MATERIAL SHOWN

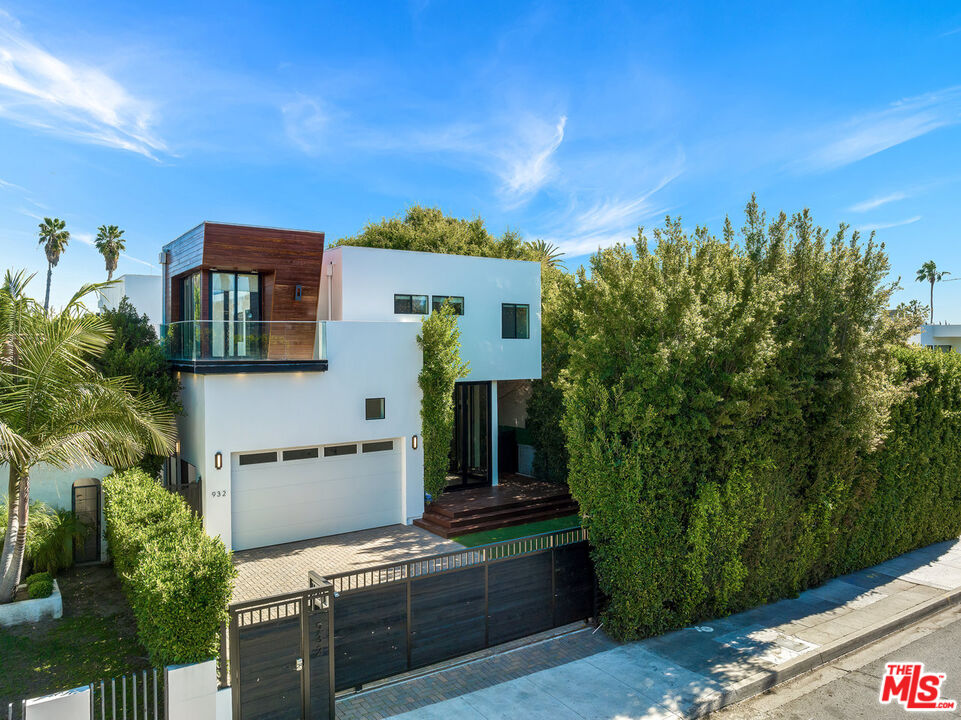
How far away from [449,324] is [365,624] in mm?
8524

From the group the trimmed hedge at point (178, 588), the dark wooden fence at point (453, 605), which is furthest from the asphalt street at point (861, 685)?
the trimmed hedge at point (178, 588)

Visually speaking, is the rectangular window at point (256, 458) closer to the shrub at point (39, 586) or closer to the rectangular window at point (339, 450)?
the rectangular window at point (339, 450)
* * *
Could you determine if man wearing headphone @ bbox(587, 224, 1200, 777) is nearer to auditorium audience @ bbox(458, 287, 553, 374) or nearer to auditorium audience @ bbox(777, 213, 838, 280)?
--
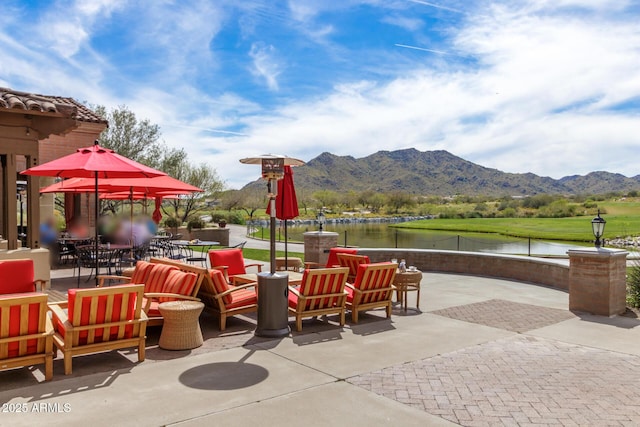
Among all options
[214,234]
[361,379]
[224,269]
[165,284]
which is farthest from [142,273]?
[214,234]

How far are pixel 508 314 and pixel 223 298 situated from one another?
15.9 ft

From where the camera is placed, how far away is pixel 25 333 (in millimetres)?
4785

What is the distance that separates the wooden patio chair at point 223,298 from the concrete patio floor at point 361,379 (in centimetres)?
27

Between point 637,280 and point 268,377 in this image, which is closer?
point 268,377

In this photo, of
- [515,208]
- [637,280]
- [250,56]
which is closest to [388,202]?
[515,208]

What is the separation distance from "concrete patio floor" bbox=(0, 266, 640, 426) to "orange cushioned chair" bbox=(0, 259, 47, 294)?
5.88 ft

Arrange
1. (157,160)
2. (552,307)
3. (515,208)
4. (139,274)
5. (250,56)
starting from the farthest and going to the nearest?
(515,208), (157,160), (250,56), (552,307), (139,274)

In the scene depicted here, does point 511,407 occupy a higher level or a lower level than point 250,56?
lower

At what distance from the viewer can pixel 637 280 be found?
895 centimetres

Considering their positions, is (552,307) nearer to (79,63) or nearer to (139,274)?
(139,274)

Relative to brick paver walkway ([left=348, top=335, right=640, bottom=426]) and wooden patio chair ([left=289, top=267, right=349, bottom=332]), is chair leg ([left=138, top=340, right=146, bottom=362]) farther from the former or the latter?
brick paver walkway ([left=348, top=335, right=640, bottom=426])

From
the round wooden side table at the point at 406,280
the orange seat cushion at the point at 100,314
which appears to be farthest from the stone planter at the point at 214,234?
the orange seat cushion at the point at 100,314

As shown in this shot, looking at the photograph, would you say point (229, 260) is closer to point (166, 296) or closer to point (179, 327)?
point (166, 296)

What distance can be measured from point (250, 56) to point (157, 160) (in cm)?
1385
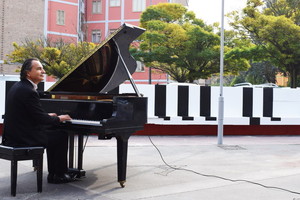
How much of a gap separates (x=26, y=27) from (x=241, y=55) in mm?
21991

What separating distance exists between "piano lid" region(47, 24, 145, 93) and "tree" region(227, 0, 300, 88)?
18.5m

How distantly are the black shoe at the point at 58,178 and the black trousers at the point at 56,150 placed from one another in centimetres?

WRITTEN REQUEST
Reproduce word for word the rows between the line holding "Relative to brick" and the line holding "How distantly are", both included. Leave the pictures out of your copy.

COMPLETE ANSWER
Relative to brick paver walkway ([left=348, top=335, right=640, bottom=426]) and wooden patio chair ([left=289, top=267, right=349, bottom=332]), is chair leg ([left=138, top=340, right=146, bottom=362]) farther from the former or the latter?
brick paver walkway ([left=348, top=335, right=640, bottom=426])

From
the round wooden side table at the point at 406,280
the orange seat cushion at the point at 100,314
which appears to be farthest from the stone planter at the point at 214,234?
the orange seat cushion at the point at 100,314

As shown in this shot, looking at the photograph, would you say point (229, 260) is closer to point (166, 296) or closer to point (179, 327)?
point (166, 296)

What distance can be measured from point (250, 56) to point (157, 160) (in cm)?
1385
How much of a gap separates (x=26, y=27) from (x=241, y=55) in mm?
21991

What separating distance exists between "piano lid" region(47, 24, 145, 93) and "tree" region(227, 0, 300, 88)?
18.5m

How distantly are the black shoe at the point at 58,178 and the black trousers at the point at 56,150 placed from one another in centimetres?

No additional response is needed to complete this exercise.